Dziś już nawet restauracja w Swijażsku jest zbudowana. Władze Tatarstanu oddały wszystkie cerkwie Rosyjskiej Cerkwi Prawosławnej jeszcze w końcu 90-tych lat..

ROSYJSKA ZAGADKA - BIG BANG!

 Cerkiew Sergieja Radoneżskiego 1604 r. Ikona Sergiusza Radoneżskiego przywieziona do budowanej przez Iwana Groźnego twierdzy przyczyniła się walnie do zdobycia Kazania w 1552 roku, albowiem pod jej wpływem Czeremisi przyłączyli się do Rosjan.

I jestem pewien, że Swijażsk powróci do swojej świetności i być może nawet zostanie wpisany już na stałe na listę światowego dziedzictwa UNESCO, jeśli władze zlikwidują słupy z linią wysokiego napięcia biegnącą przez wyspę.

Wróćmy jednak do roku 1918. Latem tego roku rewolucyjna Moskwa z wodzem rewolucji na czele była w szoku. Wojska pułkownika Kappela zdobyły Kazań, w którym czerwoni komisarze przechowywali złoto Rosji carskiej. I wtedy główny bolszewik Lenin postanawia skierować do Swijażska ludowego komisarza Lejba Bronsteina „Trockiego”. A razem z nim literacki pociąg pancerny. Tak, to nie żarty. Ten pociąg nosił oficjalną nazwę: "Wojenno-ruchomy frontowy literacki pociąg imieniem Lenina". W pociągu Trocki wiózł też pomnik zgodnie z dekretem Lenina.
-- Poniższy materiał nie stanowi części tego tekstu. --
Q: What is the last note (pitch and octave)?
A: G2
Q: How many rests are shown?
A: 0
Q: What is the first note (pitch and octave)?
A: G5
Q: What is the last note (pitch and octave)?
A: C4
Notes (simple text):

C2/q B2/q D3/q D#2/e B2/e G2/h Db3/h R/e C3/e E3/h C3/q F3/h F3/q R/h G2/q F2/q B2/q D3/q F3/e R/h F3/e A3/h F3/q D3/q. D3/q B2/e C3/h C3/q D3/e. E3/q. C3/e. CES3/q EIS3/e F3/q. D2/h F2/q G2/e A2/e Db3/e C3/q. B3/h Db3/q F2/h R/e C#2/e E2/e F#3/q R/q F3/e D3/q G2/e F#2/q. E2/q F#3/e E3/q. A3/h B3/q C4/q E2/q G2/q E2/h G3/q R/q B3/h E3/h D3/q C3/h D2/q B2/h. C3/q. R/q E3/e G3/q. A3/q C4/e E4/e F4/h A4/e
Pierwszej ofiarą "literackiego pociągu" w Swijażsku stał się przeor Uspienskogo klasztoru Bogurodzicy biskup Amwrosij, którego bolszewicy bestialsko zabili za odmowę oddania zapasów zboża i klasztornych naczyń złotych. Potem inni zakonnicy i zakonnice zostali rozstrzelani już bez żadnych oskarżeń.

Ale na tym "imprezy kulturalne" w Swijażsku nie skończyły się. Pociąg jednak w jakimś stopniu usprawiedliwiał swoją nazwę. Oprócz znanego publicysty Trockiego, przyjechało na nim kilku proletariackich pisarzy i pierwszy w świecie pomnik Judasza Iskarioty. Główne wydarzenie w ramach wypełnienia dekretu Lenina dopiero miało nastąpić.
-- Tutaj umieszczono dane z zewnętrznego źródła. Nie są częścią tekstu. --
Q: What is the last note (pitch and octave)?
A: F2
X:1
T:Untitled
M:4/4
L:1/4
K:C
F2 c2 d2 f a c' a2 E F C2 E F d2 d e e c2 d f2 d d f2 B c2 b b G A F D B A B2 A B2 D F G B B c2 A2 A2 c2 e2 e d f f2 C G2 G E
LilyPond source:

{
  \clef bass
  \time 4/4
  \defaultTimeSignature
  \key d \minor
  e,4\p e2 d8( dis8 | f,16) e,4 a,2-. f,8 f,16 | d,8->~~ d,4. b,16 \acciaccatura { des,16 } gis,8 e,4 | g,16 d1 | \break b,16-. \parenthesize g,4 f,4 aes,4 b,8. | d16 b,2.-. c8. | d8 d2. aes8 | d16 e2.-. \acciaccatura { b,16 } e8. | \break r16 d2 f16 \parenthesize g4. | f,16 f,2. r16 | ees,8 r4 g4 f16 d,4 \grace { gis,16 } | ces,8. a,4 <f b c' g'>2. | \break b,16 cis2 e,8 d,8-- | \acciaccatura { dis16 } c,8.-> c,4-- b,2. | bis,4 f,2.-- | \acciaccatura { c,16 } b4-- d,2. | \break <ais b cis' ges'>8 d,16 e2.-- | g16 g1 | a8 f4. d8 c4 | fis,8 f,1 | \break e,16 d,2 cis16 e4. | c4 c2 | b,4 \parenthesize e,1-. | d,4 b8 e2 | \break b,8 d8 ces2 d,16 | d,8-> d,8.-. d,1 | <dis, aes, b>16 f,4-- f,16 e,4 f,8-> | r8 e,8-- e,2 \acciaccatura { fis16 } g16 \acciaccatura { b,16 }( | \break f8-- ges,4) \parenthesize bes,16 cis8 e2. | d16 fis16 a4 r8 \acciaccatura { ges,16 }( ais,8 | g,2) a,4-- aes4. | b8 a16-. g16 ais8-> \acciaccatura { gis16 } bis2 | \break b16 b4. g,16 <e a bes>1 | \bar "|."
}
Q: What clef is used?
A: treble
Plan monumentalnej propagandy zatwierdził sam Lenin przy udziale Trockiego, zgodnie ze swoim „Dekretem o pomnikach Republiki z dnia 12 kwietnia 1918 roku.”

Lucyfer został uznany za niecałkowicie podzielającego idee komunizmu.
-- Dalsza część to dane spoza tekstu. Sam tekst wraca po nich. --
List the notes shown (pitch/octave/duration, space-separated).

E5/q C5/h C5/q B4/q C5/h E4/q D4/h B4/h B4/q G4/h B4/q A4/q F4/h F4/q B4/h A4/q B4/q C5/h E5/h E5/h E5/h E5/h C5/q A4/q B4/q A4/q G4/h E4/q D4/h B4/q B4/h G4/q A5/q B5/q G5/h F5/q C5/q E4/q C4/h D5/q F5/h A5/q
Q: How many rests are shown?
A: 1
Kain - za legendarną postać.

Zatrzymano się przy Judaszu Iskariocie jako postaci całkowicie historycznej i podzielającej idee komunizmu i przedstawiono go z podniesionym kułakiem wygrażającym niebu .

Z punktu widzenia komunistów Judasz spełniał wszystkie warunki:

- Był pierwszym rewolucjonistą na Ziemi.

- Był powszechnie znany.

- Był w pełni historyczną, rzeczywistą postacią.

- Personifikował antyreligijną walkę oświeconego ludu z religijnymi zabobonami.

Pomnik przedstawiał brunatno-czerwoną figurę człowieka - większą od naturalnej wielkości, z wygrażającą niebu postacią i twarzą zniekształconą przez grymas, kurczowo zrywającego z szyi sznurek.

Oto miejsce gdzie postawiono 11 sierpnia 1918 roku pomnik Judasza Iskarioty. Wszystko odbyło się bardzo uroczyście z udziałem orkiestry i defiladą dwóch pułków Armii Czerwonej oraz stosownymi przemówieniami.

ROSYJSKA ZAGADKA - BIG BANG!

 Pierwszy na świecie pomnik Judasza Iskarioty, nazywany też pomnikiem Judasza Swijażskiego stał w Swijażsku niedługo. Po dwu tygodniach został niepostrzeżenie zabrany, a na ten sam cokół postawiony został pomnik Lenina. Co, wyrażając się językiem niemieckiego podrzutka i proletariackiego wodza Rosji, było „cholernie słuszne” (чертовски верно).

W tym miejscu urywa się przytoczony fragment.